_Given task_. Print every line of the records below verbatim, but leave out the pictures.

Some records
:::

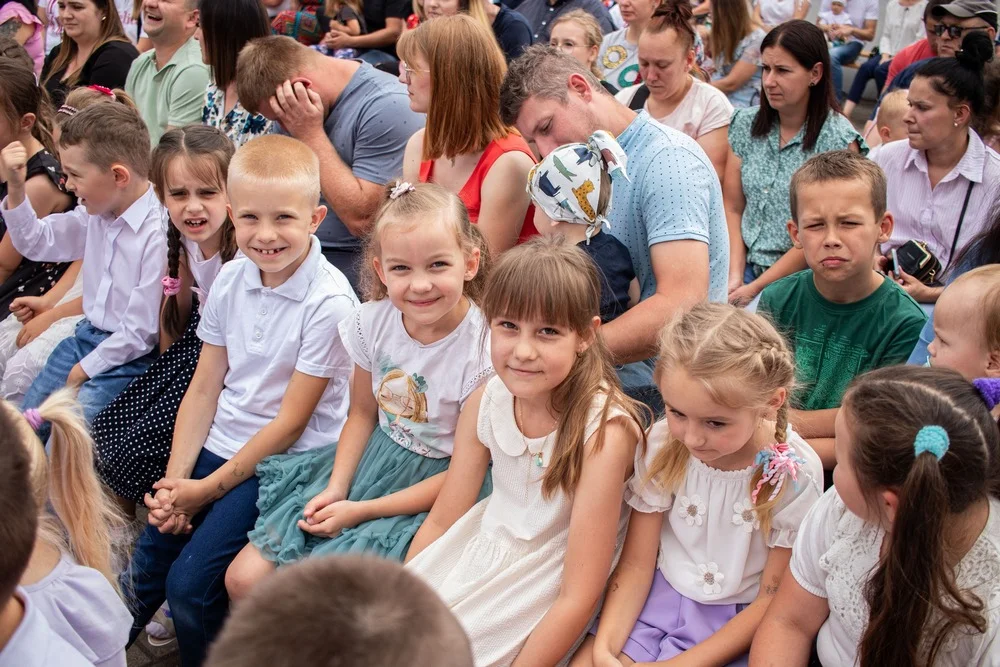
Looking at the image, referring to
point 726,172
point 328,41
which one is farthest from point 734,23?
point 328,41

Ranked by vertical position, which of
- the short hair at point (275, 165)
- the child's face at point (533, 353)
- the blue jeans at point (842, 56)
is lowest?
the blue jeans at point (842, 56)

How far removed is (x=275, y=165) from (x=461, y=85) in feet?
2.14

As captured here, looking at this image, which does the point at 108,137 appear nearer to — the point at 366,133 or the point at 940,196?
the point at 366,133

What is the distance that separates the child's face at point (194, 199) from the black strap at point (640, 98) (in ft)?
7.08

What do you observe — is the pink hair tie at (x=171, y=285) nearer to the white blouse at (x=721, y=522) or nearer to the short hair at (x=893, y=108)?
the white blouse at (x=721, y=522)

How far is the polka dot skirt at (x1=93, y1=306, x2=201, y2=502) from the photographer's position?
265 cm

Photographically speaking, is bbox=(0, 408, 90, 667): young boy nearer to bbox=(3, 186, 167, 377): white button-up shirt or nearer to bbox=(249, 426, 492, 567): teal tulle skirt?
bbox=(249, 426, 492, 567): teal tulle skirt

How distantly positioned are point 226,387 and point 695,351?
146 centimetres

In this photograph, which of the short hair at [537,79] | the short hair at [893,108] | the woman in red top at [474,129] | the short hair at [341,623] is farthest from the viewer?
the short hair at [893,108]

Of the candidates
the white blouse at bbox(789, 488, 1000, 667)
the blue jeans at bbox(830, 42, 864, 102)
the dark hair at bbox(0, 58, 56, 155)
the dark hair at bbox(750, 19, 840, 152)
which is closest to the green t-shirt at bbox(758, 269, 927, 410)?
the white blouse at bbox(789, 488, 1000, 667)

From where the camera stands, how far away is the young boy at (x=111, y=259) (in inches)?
118

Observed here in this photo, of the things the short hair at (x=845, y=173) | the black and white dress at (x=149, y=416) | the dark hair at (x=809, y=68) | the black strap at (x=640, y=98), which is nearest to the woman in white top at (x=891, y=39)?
the black strap at (x=640, y=98)

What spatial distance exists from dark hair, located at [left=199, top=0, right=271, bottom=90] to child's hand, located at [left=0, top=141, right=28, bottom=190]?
862 mm

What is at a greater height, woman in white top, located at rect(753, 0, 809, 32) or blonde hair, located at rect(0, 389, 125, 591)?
blonde hair, located at rect(0, 389, 125, 591)
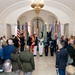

:::

_Response for this exercise_.
Looking at the image, referring to
point 726,172
point 328,41
which one is farthest from point 734,23?
point 328,41

Ranked by vertical position, which of
- the short hair at point (275, 165)
- the child's face at point (533, 353)
- the blue jeans at point (842, 56)
is lowest?
the blue jeans at point (842, 56)

How far removed is (x=275, y=165) from (x=461, y=85) in feet?
2.14

As captured here, looking at this image, which does the point at 108,137 appear nearer to — the point at 366,133 or the point at 940,196?
the point at 366,133

What is the distance that separates the child's face at point (194, 199) from the black strap at point (640, 98) (in ft)?
7.08

What do you observe — is the pink hair tie at (x=171, y=285) nearer to the white blouse at (x=721, y=522) or nearer to the short hair at (x=893, y=108)?
the white blouse at (x=721, y=522)

How far is the polka dot skirt at (x1=93, y1=306, x2=201, y2=502) from the photographer's position?
265 cm

Photographically speaking, is bbox=(0, 408, 90, 667): young boy nearer to bbox=(3, 186, 167, 377): white button-up shirt or nearer to bbox=(249, 426, 492, 567): teal tulle skirt?
bbox=(249, 426, 492, 567): teal tulle skirt

How distantly positioned are point 226,387 and point 695,351?
146 centimetres

In this photograph, which of the short hair at [537,79] | the short hair at [893,108] | the woman in red top at [474,129] | the short hair at [341,623] is farthest from the viewer?
the short hair at [893,108]

Of the candidates
the white blouse at bbox(789, 488, 1000, 667)
the blue jeans at bbox(830, 42, 864, 102)
the dark hair at bbox(0, 58, 56, 155)
the dark hair at bbox(750, 19, 840, 152)
which is closest to the green t-shirt at bbox(758, 269, 927, 410)?
the white blouse at bbox(789, 488, 1000, 667)

From where the camera stands, how far away is the young boy at (x=111, y=259) (in inches)?
118

Observed here in this photo, of the things the short hair at (x=845, y=173) | the black and white dress at (x=149, y=416) | the dark hair at (x=809, y=68) | the black strap at (x=640, y=98), which is nearest to the woman in white top at (x=891, y=39)?
the black strap at (x=640, y=98)

What spatial distance exists from dark hair, located at [left=199, top=0, right=271, bottom=90] to child's hand, located at [left=0, top=141, right=28, bottom=190]?
862 mm

What is at a greater height, woman in white top, located at rect(753, 0, 809, 32) or blonde hair, located at rect(0, 389, 125, 591)?
blonde hair, located at rect(0, 389, 125, 591)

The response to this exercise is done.